Vertical Crater Retreat Mining Method

Vertical Crater Retreat Mining Method

 

With the development of drills capable of drilling large-diameter (15 cm) holes up to 60 meters (200 feet) in length, conventional blasthole stoping has been replaced in part by a more efficient stoping method.

Vertical crater retreat (VCR), also known as vertical retreat mining (VRM), reduces the cost of mining wide, steeply orebodies. The stope has a similar shape, but instead of small longholes drilled in fans, large blastholes are drilled vertically from a top sill to break through into a bottom sill on the sublevel below. This allows the ore to be broken into the bottom sublevel in successive horizontal slices using the same blasthole for each successive deck or blast. No slot raise is required.
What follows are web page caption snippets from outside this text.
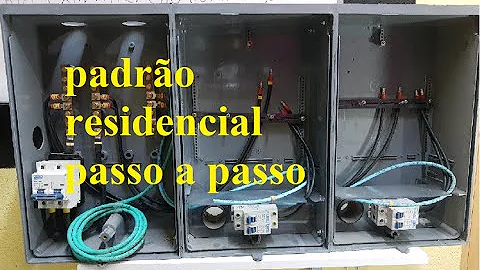 Como fazer o caixa 2?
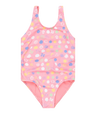 Roxy Dot One Piece - Beachin Surf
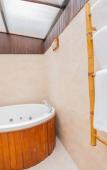 Туры в отель Diamond Bay Resort and Spa Туры в отель Diamond Bay Resort and Spa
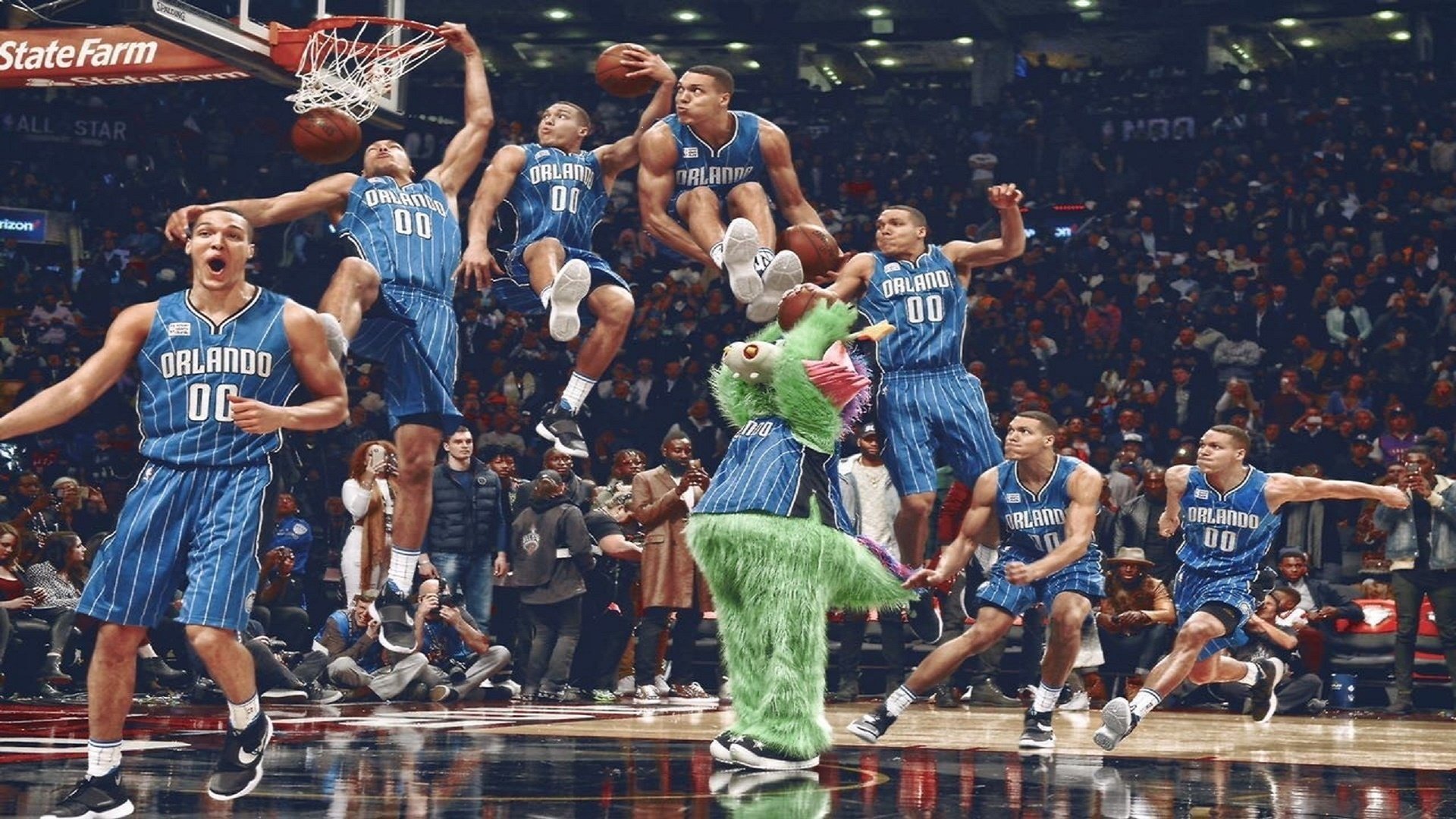 全国青少年锻炼身体大赛在广州隆重举行，全国青少年体质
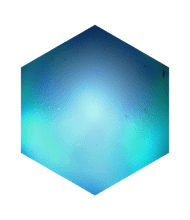 The Universal Mirror gallery image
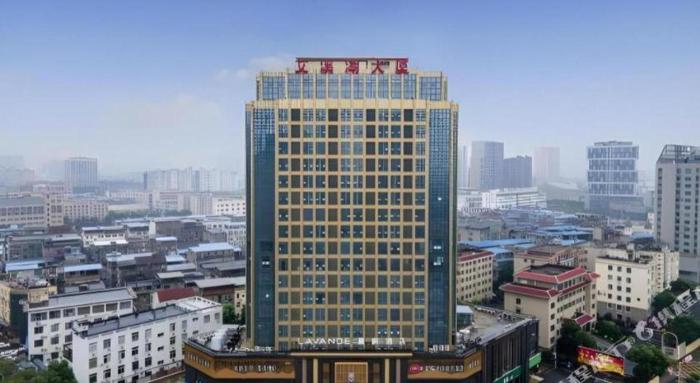 nanchang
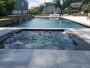 Trusted Pool Builders for Superior Craftsmanship & Design
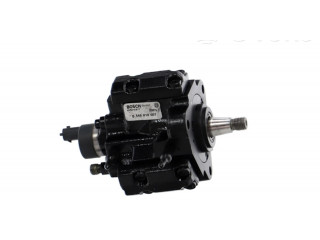 Vstřikovací čerpadlo 0445010007, 002-002-000034R   Fiat Stilo  pro naftový motor 1.9  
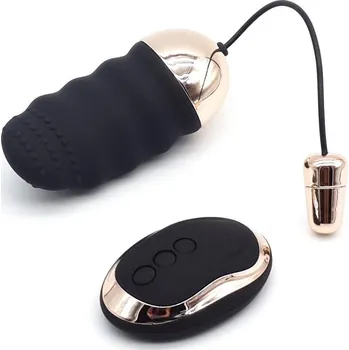 LOLO vaginální vibrační vajíčko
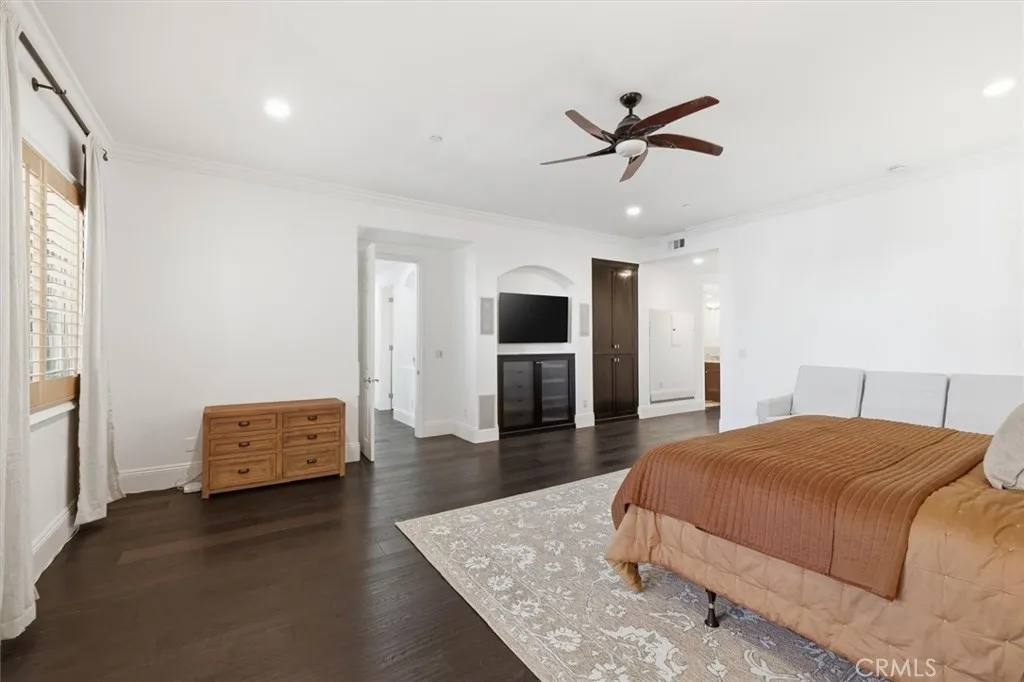 Additional image 41 of 143 N Arnaz Drive Unit 105, Beverly Hills, CA 90211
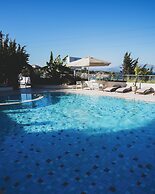 Dalyan Residence & Suites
Only the bottom of each hole is loaded for each successive blast. This breaks off a slice of ore from the bottom of the ore block, which falls into the drawpoint level below, where it can be mucked out. Mucking provides room in the stope for the next blast. Dilution is controlled by removing just enough ore to create a sufficient void for the following blast.

 

This mining method is particularly safe, because the miner does not enter the area where the ore is blasted. Drilling and loading are done from the top sill. The method also eliminates the need to support the ground in the stope after each blast. Mucking can be done using remote-controlled LHDs.